------ PAGE EXCERPT ------

Your kitchen ceiling just collapsed with water. Or you walked into the basement and found four inches of standing water. Or you heard a sound behind the wall that you will never forget and now water is running freely down the hallway.
Stop. Breathe. You have exactly 60 minutes to make decisions that determine whether this is a bad day or a catastrophic year.
This guide walks you through every step in that window, in the right order, without panic. The actions you take in the next hour directly affect how much structural damage occurs, how large your insurance claim becomes, and whether mold begins growing inside your walls before the restoration crew arrives.
Save this page. Share it with your family. Read it now so you never have to think during the moment it matters most.
Before you touch a single thing, do these two checks. Nothing else matters until these are done.

------ DATA BLOCK ------

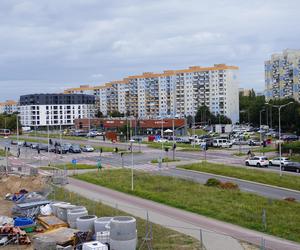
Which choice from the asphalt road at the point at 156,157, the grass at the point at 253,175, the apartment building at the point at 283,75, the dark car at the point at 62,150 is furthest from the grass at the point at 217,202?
the apartment building at the point at 283,75

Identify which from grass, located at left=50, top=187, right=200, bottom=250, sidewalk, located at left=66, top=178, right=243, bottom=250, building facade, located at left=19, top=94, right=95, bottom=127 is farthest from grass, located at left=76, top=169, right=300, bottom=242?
building facade, located at left=19, top=94, right=95, bottom=127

------

● STATED EXERCISE 1: Reproduce the stretch of the water-damage guide from "This guide walks" through "restoration crew arrives.", keeping every word and mark unchanged.
● STATED EXERCISE 2:
Answer these from the water-damage guide:
(a) How many inches of standing water are found in the basement scenario?
(b) How many minutes does the reader have to make decisions?
(c) How many checks must be done before touching anything?
● STATED EXERCISE 3: Summarize the water-damage guide in two sentences.

● WRITTEN SOLUTION 1:
This guide walks you through every step in that window, in the right order, without panic. The actions you take in the next hour directly affect how much structural damage occurs, how large your insurance claim becomes, and whether mold begins growing inside your walls before the restoration crew arrives.

● WRITTEN SOLUTION 2:
(a) Four inches.
(b) 60 minutes.
(c) Two checks.

● WRITTEN SOLUTION 3: The water-damage guide describes emergencies such as a collapsed kitchen ceiling or a flooded basement and says the reader has 60 minutes to make decisions that determine whether this is a bad day or a catastrophic year. It promises to walk through every step in that window, since the next hour affects structural damage, the size of an insurance claim, and whether mold begins growing, and it says two checks must come before anything else.